Management of Engorgement
The primary principle of managing engorgement is to frequently remove milk from the breasts until they feel comfortable. A common concern is that expressing milk from engorged breasts in the early days will lead to oversupply as the supply is establishing but this is a myth. The reason the breasts are engorged in early lactation to begin with is typically due to inadequate milk removal before and during Lactogenesis II so removing enough milk to ensure comfort and to correct this inadequate milk removal should not cause issues with oversupply in the long term.
- Regular breastfeeding is key to managing engorgement. Encourage breastfeeding on demand and avoid scheduling feeds or any other practices that restrict the infant’s access to the breast.
- Identify the cause of the engorgement e.g. suboptimal latch and correct it if possible.
- When the baby is feeding on a particular side, allow her to drain that side fully before switching to the next side. Firm massage from a gentle hand on any lumpy areas while the baby is feeding from that side can help to drain those areas. While the baby feeds on one side, do not inhibit the other from dripping. If the baby wants to feed on the other side when she has drained the first, proceed with this, however if she does not want the second side, express enough milk from that side to ensure comfort.
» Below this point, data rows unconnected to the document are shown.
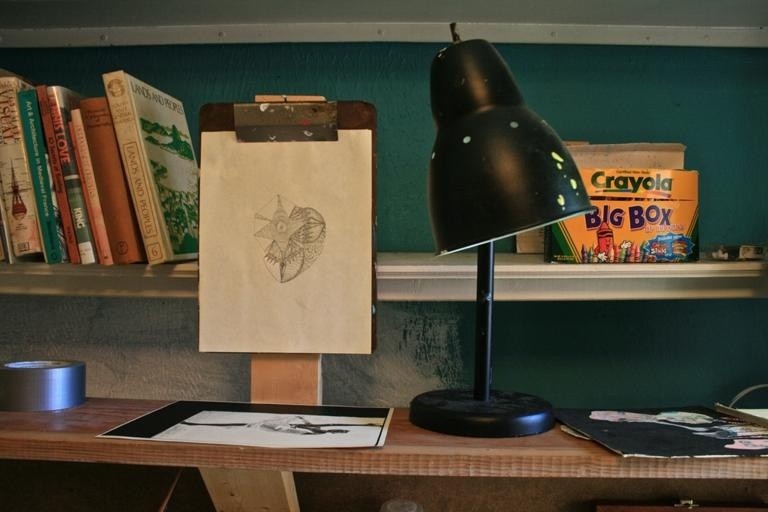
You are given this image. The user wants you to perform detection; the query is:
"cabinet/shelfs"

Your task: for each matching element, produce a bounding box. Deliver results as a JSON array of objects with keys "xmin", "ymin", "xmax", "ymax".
[{"xmin": 1, "ymin": 0, "xmax": 768, "ymax": 299}]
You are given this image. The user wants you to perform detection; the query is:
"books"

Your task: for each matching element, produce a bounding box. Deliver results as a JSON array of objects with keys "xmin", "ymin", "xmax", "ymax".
[{"xmin": 0, "ymin": 69, "xmax": 197, "ymax": 268}]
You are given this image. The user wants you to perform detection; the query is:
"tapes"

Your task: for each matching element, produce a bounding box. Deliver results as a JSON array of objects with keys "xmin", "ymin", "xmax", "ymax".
[{"xmin": 0, "ymin": 360, "xmax": 86, "ymax": 412}]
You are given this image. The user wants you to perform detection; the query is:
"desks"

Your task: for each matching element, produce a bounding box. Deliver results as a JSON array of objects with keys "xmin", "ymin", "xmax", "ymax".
[{"xmin": 0, "ymin": 397, "xmax": 766, "ymax": 512}]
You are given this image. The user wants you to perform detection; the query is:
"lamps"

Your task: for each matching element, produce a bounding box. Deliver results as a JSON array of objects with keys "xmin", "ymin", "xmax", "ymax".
[{"xmin": 407, "ymin": 22, "xmax": 598, "ymax": 437}]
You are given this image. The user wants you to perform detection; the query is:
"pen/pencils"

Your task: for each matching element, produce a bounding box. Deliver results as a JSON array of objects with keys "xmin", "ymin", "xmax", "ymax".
[{"xmin": 581, "ymin": 219, "xmax": 659, "ymax": 263}]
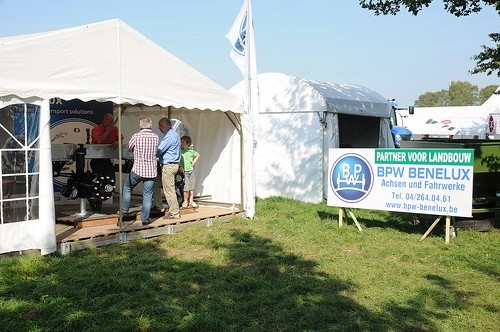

- Even if baby is feeding well from both sides, if the breasts remain uncomfortable after feeding, it is important to remove enough milk to relieve the discomfort to prevent involution of over distended lactocytes which could have a detrimental effect on supply.
- If expressing milk for comfort, the ideal way is to stimulate a milk ejection reflex, then use the palm of the hand to compress the breast which is enough to allow milk to flow out without needing to express either by hand or via a pump, both of which can exacerbate areolar oedema.
- If there is no areolar oedema, hand expressing a small amount of milk before latching can assist in achieving a deeper and more effective latch.
- Gentle massage of the breast can also help. Bear in mind when massaging what your goal is. Interstitial fluid drains via the venous and lymphatic systems towards the upper outer quadrants and the axilla, while milk drains via the nipple. Is your goal with massage to move milk out via the nipple or interstitial fluid towards the axilla? This may inform your technique. Do not use excessive stimulation, e.g. massage under a warm shower.
- If the mother wears a bra, it is key that it be well fitting.
- Simple analgesia such as paracetamol may be helpful.
- There is not adequate evidence for the use of chilled cabbage leaves or warm/cold compresses, however many mothers find them soothing in the setting of engorgement and they have not been shown to cause harm. Warm compresses applied before feeding can assist with milk flow whereas cold compresses or chilled cabbage leaves applied after feeding can be soothing and ease discomfort. The use of cabbage leaves could affect milk supply so it should be limited.
- Click the link below to a Cochrane review of treatments for breast engorgement for further information.
If engorgement has progressed to involve areolar oedema, it is extremely difficult to effectively latch the baby to the breast. The primary technique for reducing areolar oedema in order to latch the baby is Reverse Pressure Softening, the link below from the HSE describes the technique in detail.
Key points to remember when areolar oedema is present are:
- Position the mother supine- this will assist drainage
- When massaging the goal is to move interstitial fluid towards the axilla- massage away from the nipple.
- Fluid will return rapidly after massage so latch the baby on as soon as possible
- Avoid using breast pumps as these will exacerbate the oedema, feeding baby directly is the optimum way to remove milk in this setting but hand expressing is also acceptable.